──────── 选段原文

思考一个问题，我想让多个机器去一起做这件事：怎么设计

2.2 编程模型简单概述

从上图来看，基本上属于MapReduce转变的前身设计思路，从MapReduce命名上来看有两部分组成，Map意思映射，Reduce为规约。
可以按照下面的方式理解Map和Reduce。
- 输入（input）一个大文件，通过切片（split）之后，将数据分成多个切片。
- 每个文件切片由单独的节点进行处理，这就是Map方法。
- 将各个节点计算的结果进行汇总，并得到最终结果，这就是Reduce方法。
- 任务job = Map+Reduce，Map输出，就是Reduce的输入。且所有输入输出都是键值对<Key,Value>的形式。

3. MapReduce 组件介绍

3.1 导入MR依赖jar

导入Mapreduce的相关依赖jar包，因为需要编写MapReduce程序。
将 wordcount.txt 上传到hdfs上。

3.2 Mapper 组件编程介绍

我们先了解Mapper的使用，看看Mapper的做了些什么事？
- extends Mapper<????> 类
- Driver类 程序的驱动类。

import org.apache.hadoop.io.LongWritable;
import org.apache.hadoop.io.Text;
import org.apache.hadoop.mapreduce.Mapper;
import java.io.IOException;


//1.编写Map方法需要 extends Mapper<keyin,valuein,keyout,valueout>,为什么形参是这些，一会在讲解？
public class WordCountMapper extends Mapper<LongWritable, Text,LongWritable,Text> {

    @Override
    protected void map(LongWritable key, Text value, Context context) throws IOException, InterruptedException {
        context.write(key,value); //context是输出的意思，直接输出key value值。
    }
}

注意，Mapper的输出目录不能提前存在，否则报错。二次生成需要提前删除上一次，目录结果。

────────────────
──────── 数据列表

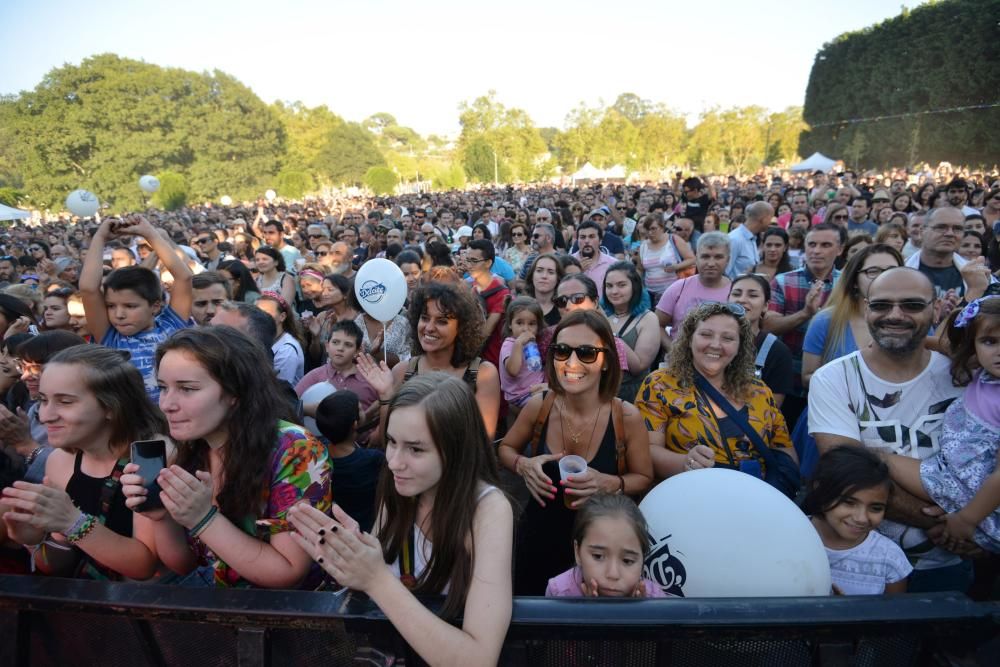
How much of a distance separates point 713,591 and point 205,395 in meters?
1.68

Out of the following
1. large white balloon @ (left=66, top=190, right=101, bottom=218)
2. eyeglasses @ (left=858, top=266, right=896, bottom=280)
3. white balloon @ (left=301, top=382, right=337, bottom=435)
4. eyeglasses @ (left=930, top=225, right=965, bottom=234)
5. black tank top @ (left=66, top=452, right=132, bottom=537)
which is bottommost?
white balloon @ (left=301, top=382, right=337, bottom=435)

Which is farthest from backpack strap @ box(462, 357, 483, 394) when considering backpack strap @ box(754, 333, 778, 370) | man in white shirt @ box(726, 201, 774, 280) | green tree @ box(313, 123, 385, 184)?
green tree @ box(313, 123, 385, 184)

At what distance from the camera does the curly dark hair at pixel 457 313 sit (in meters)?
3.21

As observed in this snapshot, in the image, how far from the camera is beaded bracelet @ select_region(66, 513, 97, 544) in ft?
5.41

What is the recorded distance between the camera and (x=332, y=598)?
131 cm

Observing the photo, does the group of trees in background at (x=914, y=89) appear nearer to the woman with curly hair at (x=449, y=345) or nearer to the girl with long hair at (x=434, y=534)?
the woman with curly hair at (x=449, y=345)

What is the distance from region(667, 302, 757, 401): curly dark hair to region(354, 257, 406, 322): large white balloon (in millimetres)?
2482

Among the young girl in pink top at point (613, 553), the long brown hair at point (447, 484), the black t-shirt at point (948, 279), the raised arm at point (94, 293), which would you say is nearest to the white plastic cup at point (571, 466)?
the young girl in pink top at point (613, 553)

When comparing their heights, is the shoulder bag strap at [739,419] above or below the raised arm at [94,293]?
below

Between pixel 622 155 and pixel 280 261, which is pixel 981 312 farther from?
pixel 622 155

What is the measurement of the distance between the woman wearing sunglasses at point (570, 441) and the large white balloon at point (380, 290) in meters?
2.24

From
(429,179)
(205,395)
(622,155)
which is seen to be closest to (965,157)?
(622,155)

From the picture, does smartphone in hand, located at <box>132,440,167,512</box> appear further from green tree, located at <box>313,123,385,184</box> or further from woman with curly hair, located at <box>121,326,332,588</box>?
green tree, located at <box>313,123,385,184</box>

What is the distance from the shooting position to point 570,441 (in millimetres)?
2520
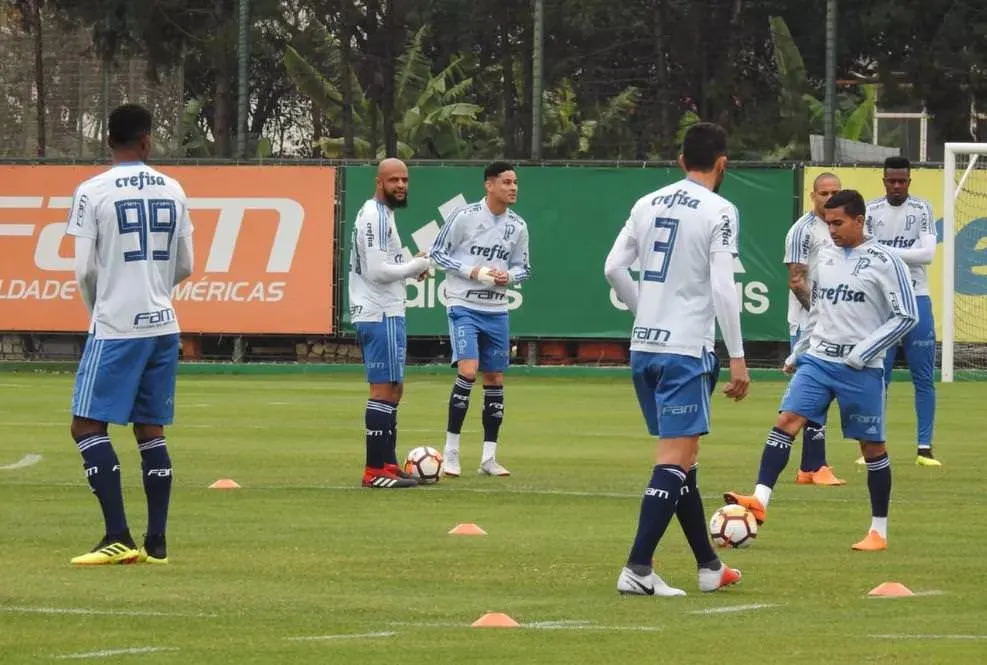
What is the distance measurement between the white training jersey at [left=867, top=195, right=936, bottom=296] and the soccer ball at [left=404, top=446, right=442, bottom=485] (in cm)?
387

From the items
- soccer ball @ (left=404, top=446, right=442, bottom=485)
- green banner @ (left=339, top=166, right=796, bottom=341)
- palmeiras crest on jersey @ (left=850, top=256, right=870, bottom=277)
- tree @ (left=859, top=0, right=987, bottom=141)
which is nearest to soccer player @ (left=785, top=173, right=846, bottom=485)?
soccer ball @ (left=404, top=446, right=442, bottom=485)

────────────────

练习说明 - 把上方 MapReduce 选段中从“2.2 编程模型简单概述”起、到“- 每个文件切片由单独的节点进行处理，这就是Map方法。”为止（含首尾）的文字一字不差地重新打出来。

参考答案 -
2.2 编程模型简单概述

从上图来看，基本上属于MapReduce转变的前身设计思路，从MapReduce命名上来看有两部分组成，Map意思映射，Reduce为规约。
可以按照下面的方式理解Map和Reduce。
- 输入（input）一个大文件，通过切片（split）之后，将数据分成多个切片。
- 每个文件切片由单独的节点进行处理，这就是Map方法。